When to choose Cosmos DB MongoDB API: You're already on Azure, need sub-10ms P99 globally, or need to combine it with other Cosmos DB APIs (SQL, Cassandra, Gremlin, Table) on the same account.


AWS DocumentDB (MongoDB-compatible)

AWS DocumentDB is a fully managed document database compatible with MongoDB 5.0 wire protocol but is not actually MongoDB — it's a proprietary AWS engine.

Bash
aws docdb create-db-cluster \
  --db-cluster-identifier myapp-docdb \
  --engine docdb \
  --master-username admin \
  --master-user-password $DOCDB_PASS \
  --engine-version 5.0.0

# Connect via TLS
mongosh "mongodb://admin:pass@myapp-docdb.cluster-xxx.us-east-1.docdb.amazonaws.com:27017/?tls=true&tlsCAFile=global-bundle.pem"

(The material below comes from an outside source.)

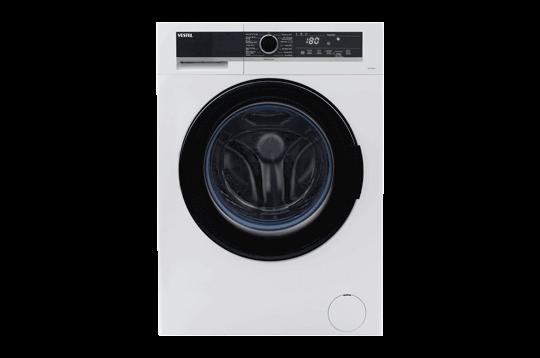 Vestel CMI 10812 Çamaşır Makinesi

Limitation: DocumentDB doesn't support all MongoDB operators. Test your aggregation pipelines before migrating.


Schema Validation

JAVASCRIPT
// Enforce schema while keeping NoSQL flexibility
db.createCollection("orders", {
  validator: {
    $jsonSchema: {
      bsonType: "object",
      required: ["customerId", "status", "items"],
      properties: {
        customerId: { bsonType: "string" },
        status: {
          bsonType: "string",
          enum: ["pending", "processing", "shipped", "delivered", "cancelled"]
        },
        items: {
          bsonType: "array",
          minItems: 1,
          items: {
            bsonType: "object",
            required: ["sku", "qty", "price"],
            properties: {
              qty:   { bsonType: "int", minimum: 1 },
              price: { bsonType: "double", minimum: 0 }
            }
          }
        }
      }
    }
  },
  validationAction: "error"   // reject invalid documents
})

Key Takeaways

  • Model for your queries, not for your domain — unlike SQL, your schema follows your access patterns.
  • Embed for locality (one-to-few), reference for scale (one-to-many, many-to-many).
  • Aggregation pipeline is extremely powerful — learn $match, $group, $lookup, $unwind, $project.
  • Always index your query fields — an unindexed collection scan on 10M documents will time out.
  • Use Atlas for new production systems — it handles sharding, backups, search, and vector search in one platform.
  • Cosmos DB MongoDB API is the right choice when you're already in Azure and need global distribution.